Example of what I mean: the belief in a loving god is a generalization of the desire for a loving parent. People who didn’t have a loving parent may be more likely to seek a religion with loving gods as a subconscious compensation. I did, anyway. That’s a testable prediction—are people with bad childhoods more likely to become religious? Given how trauma seems to coincide with greater willingness to join cults, it seems plausible.
That said, I am a bit skeptical of the book’s apparently highly general universal claim (haven’t read it yet of course) about what is best in parenting, which looks as if it’s just sort of posed and argued for without any experiment. Actually, how much of the theory of parenting has been experimentally tested?
As I said, I can’t really comment on the parenting aspect. My own perspective is strictly “use the behavior as a model to envision alternatives to fix fucked-up parenting” in the minds of people (like me) who had certain kinds of fucked up parenting.
(That this seems to produce good results does not really prove that doing those things would be good parenting, though, especially since human beings can fuck anything up if they really want to, and turn the most wonderful things into weapons of abuse with even just a little effort.)
I came across the CC at a point where I was researching developmental psych in order to find out what could be done to fix the kind of crap I had in my head and came across in others’. Mostly books tended to give advice like “love yourself” or to “love”, “protect”, “care for” etc. one’s inner child. The best ones talked about re-living past scenarios with good parenting.
But none of those books ever explained what any of that was, so if you didn’t experience love or protection or good parenting, they were kind of useless.
CC and Cycles of Power (by Pamela Levin) were the only books I found that made a significant effort to show just what functional parenting might look or sound like. (Though Weiss & Weiss’s “Recovery from Co-Dependency” deserves an honorable mention, but I get the impression a lot of its inspiration actually came from Levin’s work.)
I now have a mostly-good-enough model of what functional parenting looks like that is based on more general principles of responsibility, trust, and clean communication, but in difficult cases I still reach for Levin or Leidloff on rare occasion.
(Again, “functional parenting” not meaning actual parenting, but “what kinds of parenting experiences do people need to imagine as alternatives in order to repair their own functioning by realizing what they were missing and why they don’t need to keep running coping mechanisms to work around their dysfunctional parent.”)
Non-coercive parenting is fine – within reasonable limits.
If your toddler ‘wants’ to walk into traffic (i.e. does do so) – too bad; that’s outside of the reasonable scope of their decision-making! It is entirely reasonable to physically coerce (e.g. pick them up) such a child in those circumstances.
Everything short of an imminent and potentially dire emergency is more-or-less plausibly up for grabs. I think it’d be generally better for parents to build a ‘positive’ scope of decision-making instead of trying to patch an initial mostly ‘open-ended’ scope.
I personally think that homeschooling is perfectly fine to consider but others should probably think about it a good bit, or even try it out for a limited period, before (implicitly) allowing that as an option if one of their children doesn’t want to go to school.
Similarly, there’s lots of things that kids/children do or would/could do, mostly out of ignorance, that their parents probably aren’t really committed to living with, e.g. making (spectacular) messes, drawing on walls/furniture, destroying things, etc..
I think it’s much better to ‘flout convention’ explicitly, while also teaching kids about the standard convention(s) too. I was lucky enough to be (explicitly) allowed to draw on the walls of my bedroom at one point. That seems totally fine to allow – unless a parent really isn’t willing to live with the consequences.
# # #
● **CHALLENGE 1**
Filter the entries below and copy out every line that contains the string "major". Treat uppercase and lowercase as different.

(Stored dataset items)
# # #
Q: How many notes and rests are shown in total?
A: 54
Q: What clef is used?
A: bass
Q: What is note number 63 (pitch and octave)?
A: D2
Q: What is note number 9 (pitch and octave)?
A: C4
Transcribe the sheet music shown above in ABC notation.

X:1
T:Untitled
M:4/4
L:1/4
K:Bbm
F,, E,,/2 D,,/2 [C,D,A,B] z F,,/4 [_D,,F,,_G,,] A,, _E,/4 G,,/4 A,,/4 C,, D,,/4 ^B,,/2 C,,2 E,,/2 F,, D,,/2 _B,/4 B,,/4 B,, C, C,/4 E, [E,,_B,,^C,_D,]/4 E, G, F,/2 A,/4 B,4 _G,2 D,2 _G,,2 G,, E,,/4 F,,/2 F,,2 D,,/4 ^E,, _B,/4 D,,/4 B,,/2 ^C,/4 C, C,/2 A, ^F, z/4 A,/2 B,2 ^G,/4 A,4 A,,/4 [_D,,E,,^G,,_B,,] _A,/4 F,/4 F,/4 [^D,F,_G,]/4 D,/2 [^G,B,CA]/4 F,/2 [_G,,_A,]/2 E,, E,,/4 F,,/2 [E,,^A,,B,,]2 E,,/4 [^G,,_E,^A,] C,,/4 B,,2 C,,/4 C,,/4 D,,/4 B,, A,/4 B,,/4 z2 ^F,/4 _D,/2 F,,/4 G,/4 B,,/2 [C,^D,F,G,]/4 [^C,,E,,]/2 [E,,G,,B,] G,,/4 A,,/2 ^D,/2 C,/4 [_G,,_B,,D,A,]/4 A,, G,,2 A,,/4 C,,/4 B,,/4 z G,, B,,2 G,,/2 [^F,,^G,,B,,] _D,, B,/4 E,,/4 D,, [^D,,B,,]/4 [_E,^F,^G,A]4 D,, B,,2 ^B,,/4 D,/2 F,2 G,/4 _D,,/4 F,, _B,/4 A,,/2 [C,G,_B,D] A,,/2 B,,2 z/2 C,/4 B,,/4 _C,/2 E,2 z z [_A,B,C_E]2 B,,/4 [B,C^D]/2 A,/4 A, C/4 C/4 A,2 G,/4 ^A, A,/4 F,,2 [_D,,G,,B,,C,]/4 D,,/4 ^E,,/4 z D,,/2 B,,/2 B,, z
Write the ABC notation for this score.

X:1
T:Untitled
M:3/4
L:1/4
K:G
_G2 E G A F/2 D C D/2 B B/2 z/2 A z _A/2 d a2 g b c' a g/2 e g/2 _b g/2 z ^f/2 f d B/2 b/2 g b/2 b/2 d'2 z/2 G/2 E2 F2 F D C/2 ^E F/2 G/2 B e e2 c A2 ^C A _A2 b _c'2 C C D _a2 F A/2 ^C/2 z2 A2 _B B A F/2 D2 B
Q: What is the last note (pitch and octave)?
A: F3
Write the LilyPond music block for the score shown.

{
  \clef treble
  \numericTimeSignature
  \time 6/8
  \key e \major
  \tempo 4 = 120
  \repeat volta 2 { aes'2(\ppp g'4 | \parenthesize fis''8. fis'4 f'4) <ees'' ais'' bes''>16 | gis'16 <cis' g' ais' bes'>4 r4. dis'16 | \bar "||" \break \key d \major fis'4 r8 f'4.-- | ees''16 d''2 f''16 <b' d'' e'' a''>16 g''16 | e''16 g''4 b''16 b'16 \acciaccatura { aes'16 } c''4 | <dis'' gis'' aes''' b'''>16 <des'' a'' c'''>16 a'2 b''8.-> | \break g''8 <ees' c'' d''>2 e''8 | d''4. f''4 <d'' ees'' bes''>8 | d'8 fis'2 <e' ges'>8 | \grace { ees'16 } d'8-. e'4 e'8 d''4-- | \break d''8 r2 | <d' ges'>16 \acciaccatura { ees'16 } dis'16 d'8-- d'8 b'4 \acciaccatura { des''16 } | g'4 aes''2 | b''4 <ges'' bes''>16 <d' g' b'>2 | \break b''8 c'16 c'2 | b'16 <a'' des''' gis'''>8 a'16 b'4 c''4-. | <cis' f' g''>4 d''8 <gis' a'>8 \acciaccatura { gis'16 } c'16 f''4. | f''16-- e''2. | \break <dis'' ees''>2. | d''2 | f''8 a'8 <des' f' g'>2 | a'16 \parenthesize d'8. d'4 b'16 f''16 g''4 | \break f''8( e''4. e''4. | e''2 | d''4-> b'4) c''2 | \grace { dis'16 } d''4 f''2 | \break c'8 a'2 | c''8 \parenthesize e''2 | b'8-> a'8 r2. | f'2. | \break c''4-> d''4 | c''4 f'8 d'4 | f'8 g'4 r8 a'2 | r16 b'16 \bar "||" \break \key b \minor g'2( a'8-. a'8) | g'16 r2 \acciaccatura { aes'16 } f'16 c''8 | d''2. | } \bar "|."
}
# # #
● **CHALLENGE 2**
Answer these questions using the parenting passage above:
(a) Who wrote Cycles of Power?
(b) What was the writer allowed to draw on at one point?
(c) What does a toddler do in the example of a choice outside the reasonable scope of their decision-making?

● **COMPLETE OUTPUT 1**
  \key e \major
  \repeat volta 2 { aes'2(\ppp g'4 | \parenthesize fis''8. fis'4 f'4) <ees'' ais'' bes''>16 | gis'16 <cis' g' ais' bes'>4 r4. dis'16 | \bar "||" \break \key d \major fis'4 r8 f'4.-- | ees''16 d''2 f''16 <b' d'' e'' a''>16 g''16 | e''16 g''4 b''16 b'16 \acciaccatura { aes'16 } c''4 | <dis'' gis'' aes''' b'''>16 <des'' a'' c'''>16 a'2 b''8.-> | \break g''8 <ees' c'' d''>2 e''8 | d''4. f''4 <d'' ees'' bes''>8 | d'8 fis'2 <e' ges'>8 | \grace { ees'16 } d'8-. e'4 e'8 d''4-- | \break d''8 r2 | <d' ges'>16 \acciaccatura { ees'16 } dis'16 d'8-- d'8 b'4 \acciaccatura { des''16 } | g'4 aes''2 | b''4 <ges'' bes''>16 <d' g' b'>2 | \break b''8 c'16 c'2 | b'16 <a'' des''' gis'''>8 a'16 b'4 c''4-. | <cis' f' g''>4 d''8 <gis' a'>8 \acciaccatura { gis'16 } c'16 f''4. | f''16-- e''2. | \break <dis'' ees''>2. | d''2 | f''8 a'8 <des' f' g'>2 | a'16 \parenthesize d'8. d'4 b'16 f''16 g''4 | \break f''8( e''4. e''4. | e''2 | d''4-> b'4) c''2 | \grace { dis'16 } d''4 f''2 | \break c'8 a'2 | c''8 \parenthesize e''2 | b'8-> a'8 r2. | f'2. | \break c''4-> d''4 | c''4 f'8 d'4 | f'8 g'4 r8 a'2 | r16 b'16 \bar "||" \break \key b \minor g'2( a'8-. a'8) | g'16 r2 \acciaccatura { aes'16 } f'16 c''8 | d''2. | } \bar "|."

● **COMPLETE OUTPUT 2**
(a) Pamela Levin
(b) The walls of the writer's bedroom
(c) Walks into traffic